• DIRECTIONS: Please report how many lines of the listing below contain the string "photograph", treating uppercase and lowercase as different. Give only the number.

━━ GIVEN INFORMATION

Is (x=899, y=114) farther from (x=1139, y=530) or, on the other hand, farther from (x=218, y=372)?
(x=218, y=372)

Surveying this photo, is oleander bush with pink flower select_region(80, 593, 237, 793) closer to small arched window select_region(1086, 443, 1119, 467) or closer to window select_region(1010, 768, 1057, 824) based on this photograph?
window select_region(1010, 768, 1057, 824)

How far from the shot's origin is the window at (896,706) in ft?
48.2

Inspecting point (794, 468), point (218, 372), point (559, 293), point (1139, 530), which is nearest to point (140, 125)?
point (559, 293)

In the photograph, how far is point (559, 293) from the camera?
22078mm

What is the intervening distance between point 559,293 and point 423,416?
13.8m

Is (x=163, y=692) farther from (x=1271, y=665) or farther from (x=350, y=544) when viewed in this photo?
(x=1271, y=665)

━━━━

• REPLY TO THE EXERCISE: 2